At my dads for Christmas and he asked if I want that old boat in the garage. 
Hell yes! I will do the treatment on this one. I bought it for him about 15 years ago in North Carolina. He took it to Florida and it sat in his shed. He can't use it now and thought I would like it back. 

I have looked on the internet for info on this hull and haven't found a thing. Pretty cool I think. It is 14' long and 55" wide. Capacity plate says 10 HP. 1981 model.


----------



## Tarbaby1 (Dec 12, 2013)

I have pictures but I guess I can't post them. Newbie on this forum.


----------



## LWalker (Aug 20, 2013)

Look here: http://www.microskiff.com/cgi-bin/yabb2/YaBB.pl?num=1229038766


----------



## Tarbaby1 (Dec 12, 2013)

[/URL]/img]


----------



## Tarbaby1 (Dec 12, 2013)

[/URL]][/img]


----------



## sbinckes (Dec 25, 2012)

Try this...


----------



## LWalker (Aug 20, 2013)

What are your plans for it? I like the looks of that hull!


----------



## Shalla Wata Rider (Aug 14, 2013)

Way Too Cool! All you need is a old metal fuel tank and your restoration is complete


----------



## permitchaser (Aug 26, 2013)

I think I'd put a poling platform and more deck :-?


----------



## Tarbaby1 (Dec 12, 2013)

My plan is to gut the old seats and transom. Go back with a coosa transom that is 20" tall in the middle. Make stringers and add a floor with a sump. Remove the down turn of the rolled gunnel and add a 1" thick H60 deck. 60" wide with a spoon nose. H60 bulkheads that are open. Small console with grab rail and new tiller power. I am open to recommendations for power. Prefer Yami . 9.9 or 15? She will get my standard Alexseal paintjob. Thinking of doing the whole thing ice blue.


----------



## Tarbaby1 (Dec 12, 2013)

Is she too small for a poling platform?


----------



## Paul_Barnard (Oct 28, 2011)

Just out of curiosity why do you want to remove the down turn of the rolled gunnell?


----------



## LWalker (Aug 20, 2013)

> Is she too small for a poling platform?

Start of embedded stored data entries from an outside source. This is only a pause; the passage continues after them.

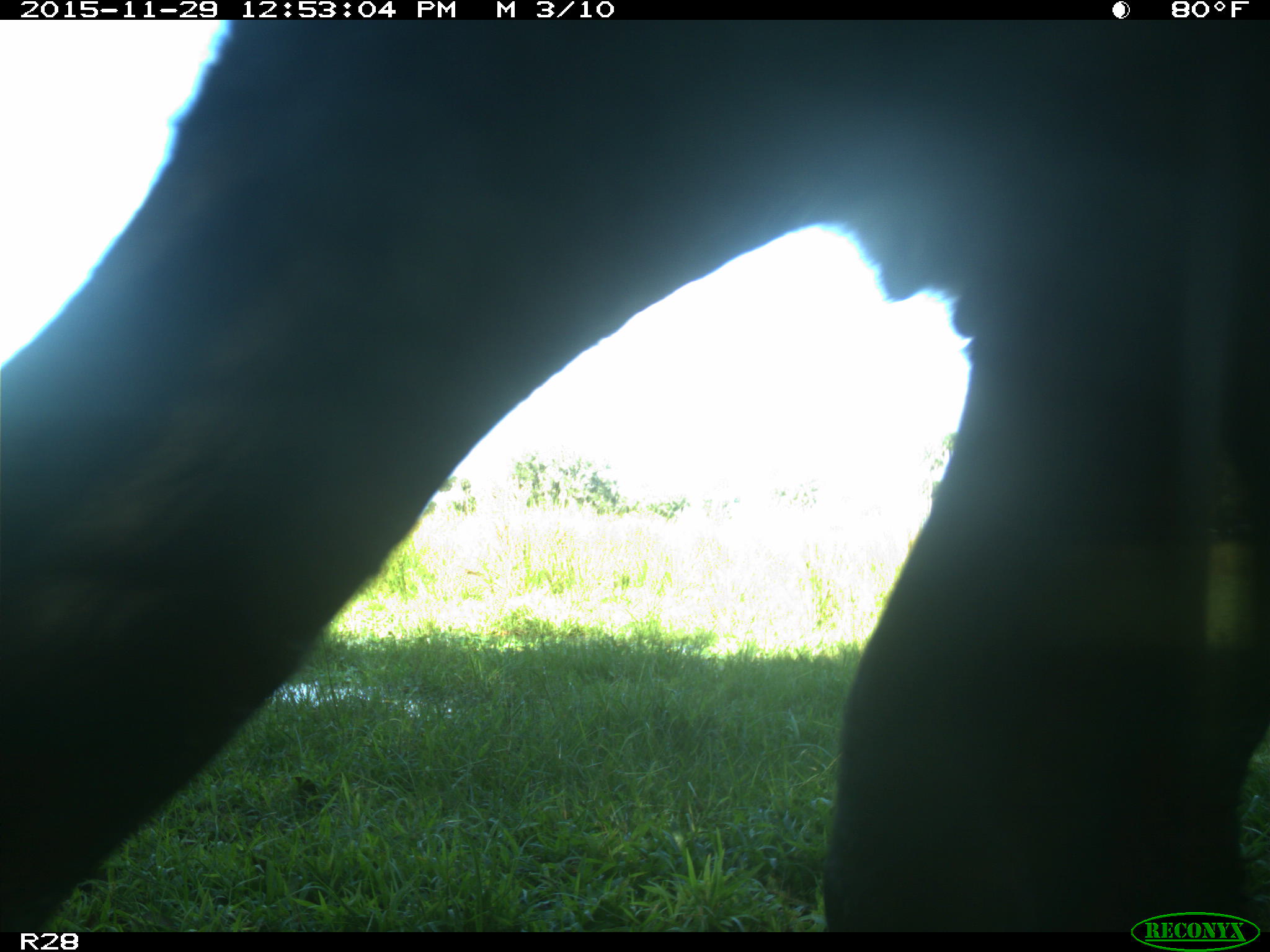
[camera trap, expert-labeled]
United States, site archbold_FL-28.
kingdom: Animalia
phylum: Chordata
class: Mammalia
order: Artiodactyla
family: Bovidae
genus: Bos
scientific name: Bos taurus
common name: domestic cow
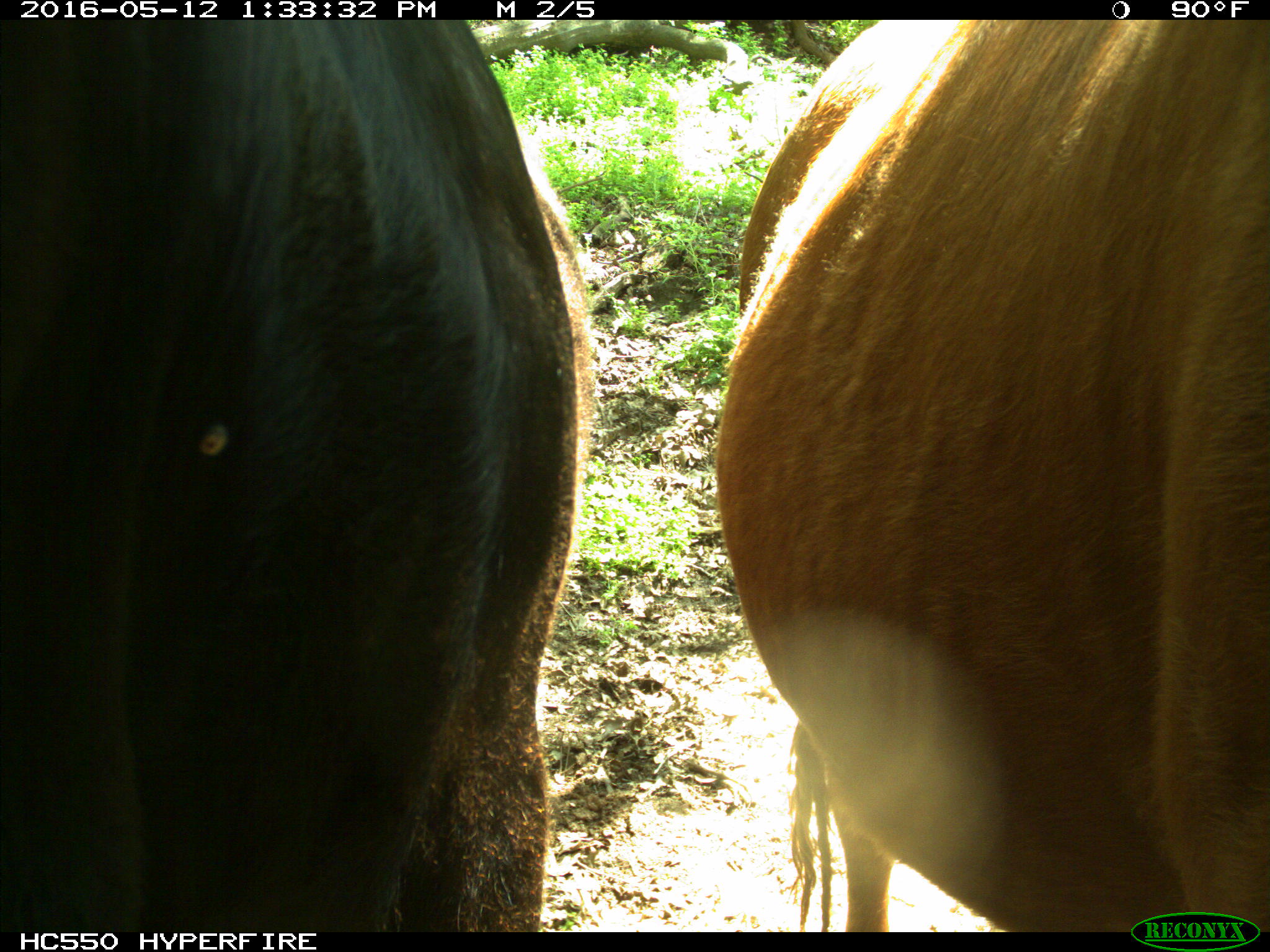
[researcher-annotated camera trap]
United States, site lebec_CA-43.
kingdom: Animalia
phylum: Chordata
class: Mammalia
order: Artiodactyla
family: Bovidae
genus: Bos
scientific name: Bos taurus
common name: domestic cow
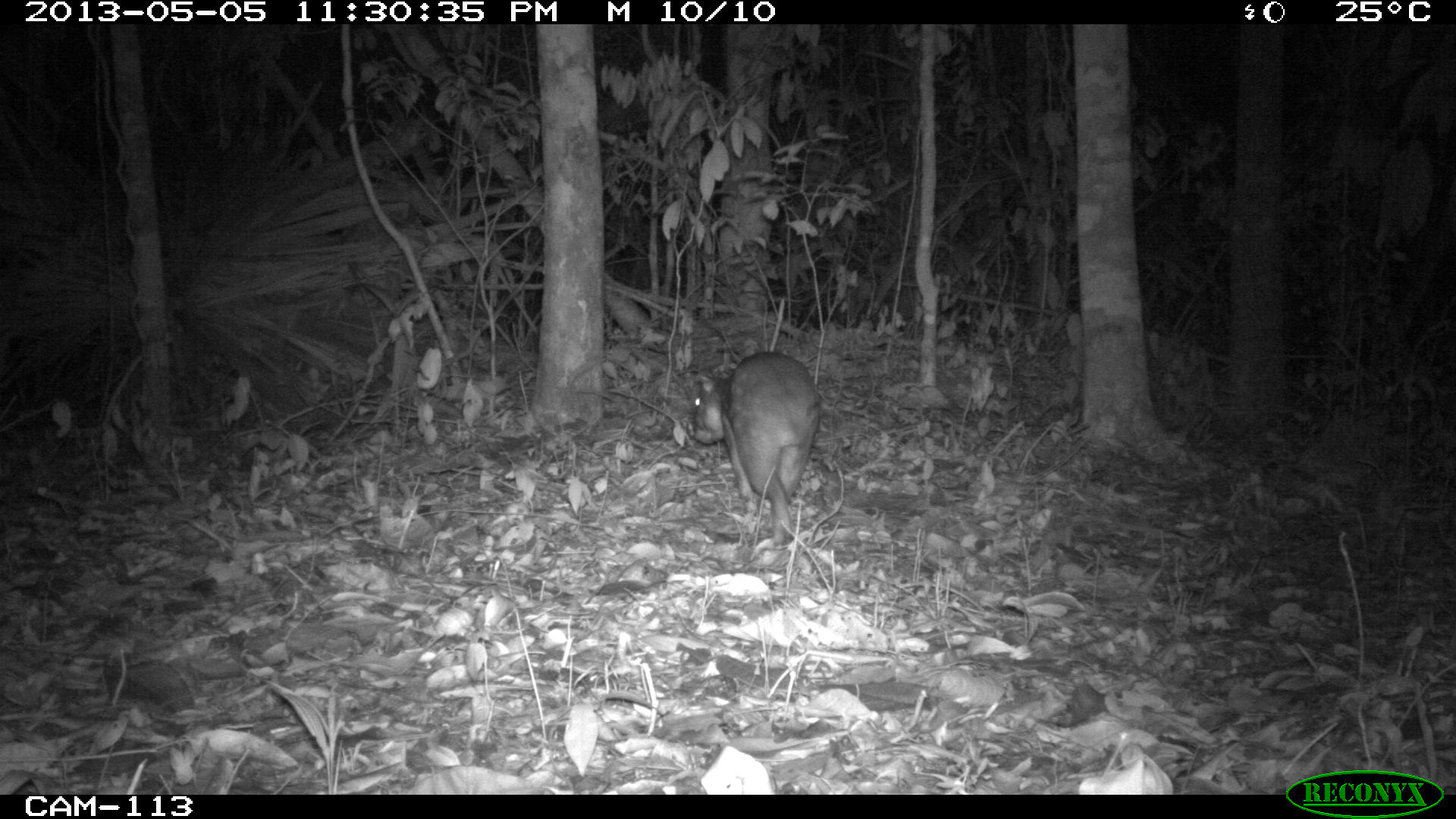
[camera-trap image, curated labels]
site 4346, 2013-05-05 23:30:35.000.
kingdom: Animalia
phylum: Chordata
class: Mammalia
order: Rodentia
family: Cuniculidae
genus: Cuniculus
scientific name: Cuniculus paca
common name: lowland paca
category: agouti paca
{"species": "agouti paca (lowland paca) (Cuniculus paca)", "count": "1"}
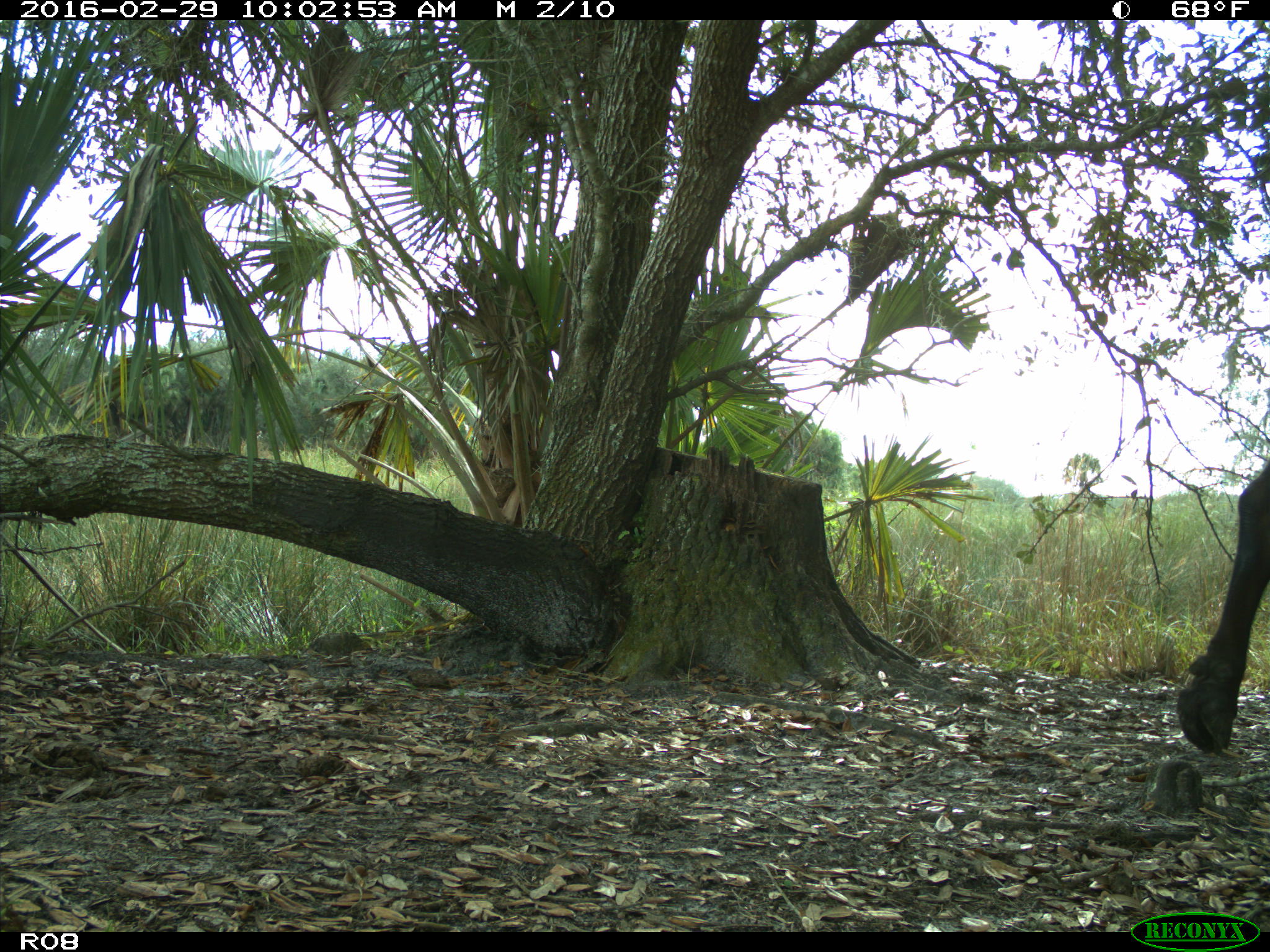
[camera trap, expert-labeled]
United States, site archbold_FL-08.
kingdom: Animalia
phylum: Chordata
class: Mammalia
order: Artiodactyla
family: Bovidae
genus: Bos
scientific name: Bos taurus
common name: domestic cow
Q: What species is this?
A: Bos taurus (domestic cow).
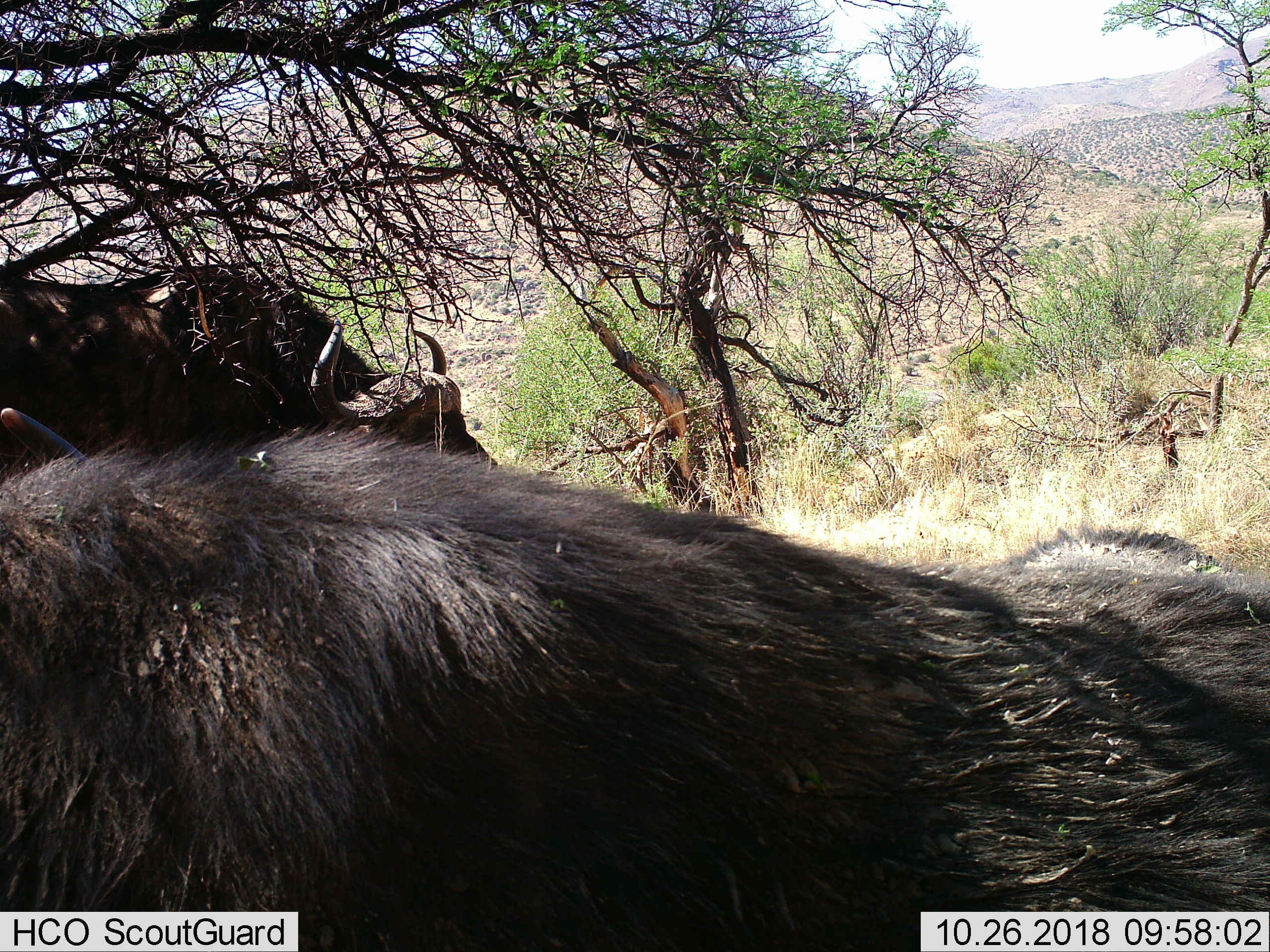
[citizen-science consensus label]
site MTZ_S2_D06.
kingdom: Animalia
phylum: Chordata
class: Mammalia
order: Artiodactyla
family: Bovidae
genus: Syncerus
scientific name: Syncerus caffer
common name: african buffalo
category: buffalo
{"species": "buffalo (african buffalo) (Syncerus caffer)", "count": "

No, plenty of 14s out there with platforms....just don't go too tall.

I am looking forward to watching this one.


----------



## Tarbaby1 (Dec 12, 2013)

> Just out of curiosity why do you want to remove the down turn of the rolled gunnell?


Once the new deck is on it will clean it up under there. I will use the horizontal part as a tab to glue and tab.


----------



## HialeahAngler (Dec 18, 2008)

nice looking hull.


----------



## blondmonkey777 (Oct 18, 2012)

sweet looking boat, also it looks like it was far ahead of the time having oversize spray rails, make them a little more pronounced and move them up a bit and boom very similar to hells bay and east cape


----------